■ EXERCISES:
1. In the philately article, what price did the Gandhi Purple Brown and Lake Service stamp fetch at auction in 2011?
2. Reproduce the philately article word for word from "A philately club" up to and including "modern Indian stamps.".
3. Extend the philately article by writing what comes next, starting after its final sentence.

[[ PAGE EXCERPT open ]]

In July 2018, the government of India announced a new scheme to promote philately among school children. Given the rather Soviet-esque name of the Society for Promotion of Aptitude and Research in Stamps as a Hobby (SPARSH), the scheme provides scholarships to students to pursue philately as a hobby. And it has a very competitive selection process – only the best and the brightest make the cut.
A philately club sounds like something that belongs to the days of Malgudi and pen pals ; hard to imagine children sitting around a wooden table after school marveling at little bits of paper from an era long gone. Shouldn’t they all be posting selfies on Instagram instead? Who collects stamps anymore? What would you even do with a stamp? Write a letter?
This Mahatma Gandhi stamp issued in 1948, and printed with the words ‘Service’ is the most expensive stamp in India. Known as the Gandhi Purple Brown and Lake Service stamp, it was sold for GBP 500,000 in 2011 at an auction in Australia. Another interesting thing about this stamp is that the word “Bapu” appears in Urdu on the top right corner of the stamp – something no longer seen in modern Indian stamps.
Another famous stamp that goes by the name of Indian Birds of Prey Error Stamp was auctioned for USD 16,500 in 2011. The ‘error’ in the name comes from the fact that the stamp though priced at Rs 2 when issued in 1992, carried an erroneous print of Re 1 instead. Only a few specimens were issued before the error was realized and rectified. In the world of stamps, such errors make the item much sought after, just as impurities in precious stones make them valuable. A 1968 Triennial Art Exhibition Error Stamp sold for USD 10,000 in 2017 because of a coloring error in the specimen.
The most famous error stamp in the world is the American Jenny Stamp, a 1916 issue stamp of 25 cents denomination that sold for USD 1 Million in 2007. Many investment advisors even recommend stamps as an alternate investment strategy that offers returns comparable to blue chip stocks and gold. The Stanley Gibbons GB 250 Index that tracks the values of select British stamps has posted an annual compounded growth of 10% over the last 50 years, outperforming even the FTSE 100 several times.
So yes, there’s some money in stamps. But that isn’t why philatelists are passionate about them. For one, a philatelist is different from a mere stamp collector in the same way that an art curator or an art historian is different from a mere art collector. For the philatelist the thrill of stamps lies in the tiniest detail – from the cut of the paper to the style of printing to the colors used in the design – it’s all minutiae to be studied, savored, and discussed endlessly with other philatelists.

[[ PAGE EXCERPT closed ]]
[[ GIVEN DATA open ]]

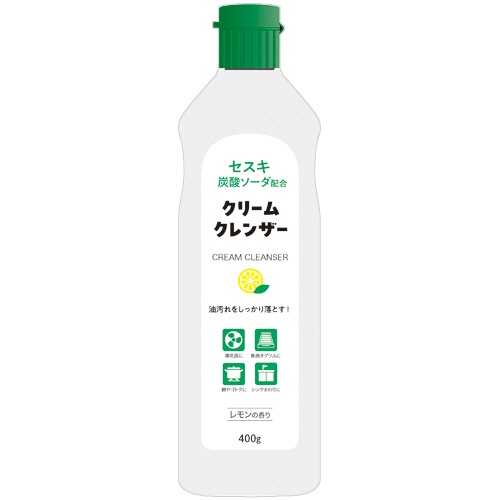 ミツエイ　クリームクレンザーホワイト　セスキ炭酸配合　４００ｇ　１本1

[[ GIVEN DATA closed ]]

■ RESPONSES BY ITEM NUMBER:
1. GBP 500,000

2.
A philately club sounds like something that belongs to the days of Malgudi and pen pals ; hard to imagine children sitting around a wooden table after school marveling at little bits of paper from an era long gone. Shouldn’t they all be posting selfies on Instagram instead? Who collects stamps anymore? What would you even do with a stamp? Write a letter?
This Mahatma Gandhi stamp issued in 1948, and printed with the words ‘Service’ is the most expensive stamp in India. Known as the Gandhi Purple Brown and Lake Service stamp, it was sold for GBP 500,000 in 2011 at an auction in Australia. Another interesting thing about this stamp is that the word “Bapu” appears in Urdu on the top right corner of the stamp – something no longer seen in modern Indian stamps.

3.
And then comes the exhilaration of entering the world that the stamp vividly describes on a 2cm by 2.5cm block of paper. In a world before internet, before even television, stamps were the medium through which people learned about the world around them which even till a few decades ago, felt too big and full of wonder. Stamps were the Wikipedia cum National Geographic of the pre-digital world. In those little blocks of colored paper with perforated edges, you could time travel to ancient India to witness Panini composing the Ashtadhyayi, his famous treatise on Sanskrit Grammar or fly across thousands of miles to the jungles of Manipur to gaze deep into the eyes of a majestic Sangai Deer with its spectacular crown of antlers.
Which doesn’t mean that stamps are any less informative today. The postal department releases stamps based on themes or commemorative stamps meant to honor people or events, often little known even to the most internet savvy. Philatelists across the country eagerly await the release of each new series of stamps, wondering which new universe would the next series unveil. To some it might appear anachronistic, but to philatelists it is a lot like how people still listen to the radio when all the world’s music is a mere click away on Youtube – you never know which long forgotten melody the RJ is going to throw at you and which swell of emotions it unleashes.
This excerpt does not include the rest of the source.